Vanshika verma | Feb 6, 2026 |
ITAT: Reassessment Under Section 148 Set Aside for Absence of Live Nexus
The tribunal held that reopening the case only because the assessee showed low profit was not legally valid, and there was no proper reason to believe income had escaped assessment. Therefore, the reassessment was cancelled, and the appeal of the assessee was allowed.
The present appeal has been filed by Shamim Ahmad against the I.T.O. in the ITAT New Delhi, challenging the order dated June 18, 2024, passed by NFAC, Delhi for AY 2012-13.
The assessee is involved in the business of trading livestock such as old buffaloes, bulls, jhota, and unused milkless animals. He filed his income tax return on July 25, 2012, declaring an income of Rs. 4,99,507.
Later, the Income Tax Department reopened the case by issuing a notice under Section 148 on March 28, 2019. After reassessment under Sections 143(3) and 147, the Assessing Officer increased the income to Rs. 38,56,085.
This was done by applying a 2% net profit rate on the total turnover of Rs. 19,53,03,238, instead of the 0.28% shown by the assessee. As a result, AO made an addition of Rs. 33,56,558.
The assessee challenged this order before the CIT(A). However, the CIT(A) confirmed the addition made by the Assessing Officer.

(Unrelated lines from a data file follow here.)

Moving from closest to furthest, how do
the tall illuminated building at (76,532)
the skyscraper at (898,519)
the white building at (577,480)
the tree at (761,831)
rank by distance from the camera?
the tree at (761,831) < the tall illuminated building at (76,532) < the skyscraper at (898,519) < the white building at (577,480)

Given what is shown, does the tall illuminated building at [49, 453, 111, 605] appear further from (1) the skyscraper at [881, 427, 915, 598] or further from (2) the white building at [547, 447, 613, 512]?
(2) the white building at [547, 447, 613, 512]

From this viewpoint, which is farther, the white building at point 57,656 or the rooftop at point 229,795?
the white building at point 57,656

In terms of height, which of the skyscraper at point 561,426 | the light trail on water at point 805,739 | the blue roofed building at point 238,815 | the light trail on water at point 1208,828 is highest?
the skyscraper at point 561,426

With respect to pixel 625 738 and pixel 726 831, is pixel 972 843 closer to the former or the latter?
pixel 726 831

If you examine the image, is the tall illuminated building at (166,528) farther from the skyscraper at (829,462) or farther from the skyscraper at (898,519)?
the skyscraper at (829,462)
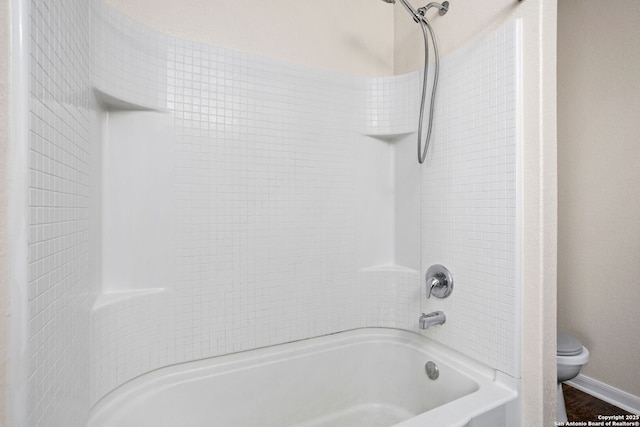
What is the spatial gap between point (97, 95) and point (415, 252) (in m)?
1.55

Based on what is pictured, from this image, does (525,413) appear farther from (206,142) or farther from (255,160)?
(206,142)

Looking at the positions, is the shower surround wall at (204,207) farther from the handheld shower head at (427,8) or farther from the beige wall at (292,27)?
the handheld shower head at (427,8)

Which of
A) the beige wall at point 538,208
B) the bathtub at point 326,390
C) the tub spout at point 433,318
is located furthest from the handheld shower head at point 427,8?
the bathtub at point 326,390

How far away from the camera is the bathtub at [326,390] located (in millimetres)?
1129

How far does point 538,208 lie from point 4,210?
1.47m

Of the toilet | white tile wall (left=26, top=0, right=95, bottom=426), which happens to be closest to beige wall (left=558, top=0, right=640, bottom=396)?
the toilet

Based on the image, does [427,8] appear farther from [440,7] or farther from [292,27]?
[292,27]

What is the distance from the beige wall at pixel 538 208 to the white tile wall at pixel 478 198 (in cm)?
4

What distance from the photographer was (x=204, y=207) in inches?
53.4

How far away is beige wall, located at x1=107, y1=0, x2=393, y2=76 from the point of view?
1330 millimetres

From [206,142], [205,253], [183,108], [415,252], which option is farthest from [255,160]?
[415,252]

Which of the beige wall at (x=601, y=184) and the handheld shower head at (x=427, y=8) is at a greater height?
the handheld shower head at (x=427, y=8)

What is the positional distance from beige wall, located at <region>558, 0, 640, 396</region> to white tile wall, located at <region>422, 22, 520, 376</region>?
1200 mm

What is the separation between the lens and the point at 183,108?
4.31ft
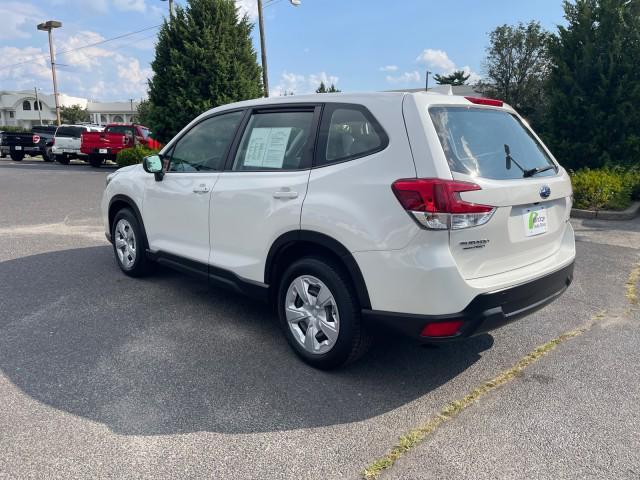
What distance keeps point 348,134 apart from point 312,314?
121cm

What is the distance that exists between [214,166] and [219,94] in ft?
50.8

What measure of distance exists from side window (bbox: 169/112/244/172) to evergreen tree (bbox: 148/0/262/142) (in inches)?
573

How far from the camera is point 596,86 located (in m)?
11.7

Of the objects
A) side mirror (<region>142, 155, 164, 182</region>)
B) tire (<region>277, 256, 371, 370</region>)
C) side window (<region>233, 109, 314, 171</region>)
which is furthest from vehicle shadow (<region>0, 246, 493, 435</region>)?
side window (<region>233, 109, 314, 171</region>)

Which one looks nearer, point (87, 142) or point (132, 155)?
point (132, 155)

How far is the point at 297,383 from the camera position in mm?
3285

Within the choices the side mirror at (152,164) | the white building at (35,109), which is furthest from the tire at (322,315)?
the white building at (35,109)

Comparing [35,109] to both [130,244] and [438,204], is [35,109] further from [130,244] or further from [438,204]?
[438,204]

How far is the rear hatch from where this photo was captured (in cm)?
286

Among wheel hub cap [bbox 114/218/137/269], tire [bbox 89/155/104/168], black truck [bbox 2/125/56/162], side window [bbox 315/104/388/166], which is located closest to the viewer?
side window [bbox 315/104/388/166]

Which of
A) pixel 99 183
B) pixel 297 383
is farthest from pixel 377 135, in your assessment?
pixel 99 183

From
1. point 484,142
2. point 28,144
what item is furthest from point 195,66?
point 484,142

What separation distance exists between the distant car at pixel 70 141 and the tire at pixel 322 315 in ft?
69.9

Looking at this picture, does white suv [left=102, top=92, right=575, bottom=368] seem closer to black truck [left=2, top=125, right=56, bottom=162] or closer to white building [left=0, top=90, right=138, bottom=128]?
black truck [left=2, top=125, right=56, bottom=162]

Being aggrieved by the decision of CIT(A), the assessee further approached the tribunal. During the hearing, the AR of the assessee argued that the case was reopened only because the net profit shown, 0.28%, was lower than in the comparative cases, 2%. Merely showing a low profit is not a valid reason for reopening assessment. AR also pointed out that in the assessee’s own case for AY 2014-15, a similar addition was already deleted by the ITAT in 2024.

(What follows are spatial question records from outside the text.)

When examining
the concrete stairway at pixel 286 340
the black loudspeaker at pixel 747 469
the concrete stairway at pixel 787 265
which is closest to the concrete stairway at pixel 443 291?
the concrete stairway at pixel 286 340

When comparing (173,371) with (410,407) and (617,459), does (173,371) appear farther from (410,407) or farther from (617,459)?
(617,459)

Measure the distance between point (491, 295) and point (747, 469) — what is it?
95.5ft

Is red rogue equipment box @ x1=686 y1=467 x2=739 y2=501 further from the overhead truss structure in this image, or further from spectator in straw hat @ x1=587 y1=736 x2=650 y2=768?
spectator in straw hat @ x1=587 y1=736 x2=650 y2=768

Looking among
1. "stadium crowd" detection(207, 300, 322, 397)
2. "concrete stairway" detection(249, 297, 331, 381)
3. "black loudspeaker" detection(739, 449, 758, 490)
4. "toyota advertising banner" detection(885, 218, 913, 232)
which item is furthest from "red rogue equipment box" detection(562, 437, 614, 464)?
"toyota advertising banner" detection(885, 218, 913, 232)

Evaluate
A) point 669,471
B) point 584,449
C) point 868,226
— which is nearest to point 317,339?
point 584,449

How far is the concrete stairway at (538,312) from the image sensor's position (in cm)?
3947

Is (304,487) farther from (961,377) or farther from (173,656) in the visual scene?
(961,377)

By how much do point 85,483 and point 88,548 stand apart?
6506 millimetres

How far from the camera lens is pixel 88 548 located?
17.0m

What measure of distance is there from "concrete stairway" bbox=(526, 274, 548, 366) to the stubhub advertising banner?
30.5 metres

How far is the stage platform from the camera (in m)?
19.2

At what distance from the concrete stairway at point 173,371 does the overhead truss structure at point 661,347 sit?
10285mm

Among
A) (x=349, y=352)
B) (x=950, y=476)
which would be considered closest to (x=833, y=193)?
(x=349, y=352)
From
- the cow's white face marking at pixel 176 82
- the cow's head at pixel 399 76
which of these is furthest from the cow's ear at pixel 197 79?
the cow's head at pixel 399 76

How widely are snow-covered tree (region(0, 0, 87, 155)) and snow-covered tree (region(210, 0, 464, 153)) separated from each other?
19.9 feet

On the other hand, DR supported the orders passed by the lower authorities and requested that the addition be upheld.
After hearing both sides, the tribunal observed that low net profit alone cannot be treated as proof of income escaping assessment. There was no live nexus between the material available and the reason for reopening. Therefore, the reopening was not legally valid.
Tribunal added that the CIT(A) had relied on the decision for AY 2014-15. But later, the ITAT had deleted the addition in that year. So, the basis of the CIT(A)’s decision was no longer valid.
Tribunal stated that the reasons recorded for reopening the assessment are not valid and sustainable in law. As a result, the tribunal quashed the reassessment notice and allowed the appeal of the assessee.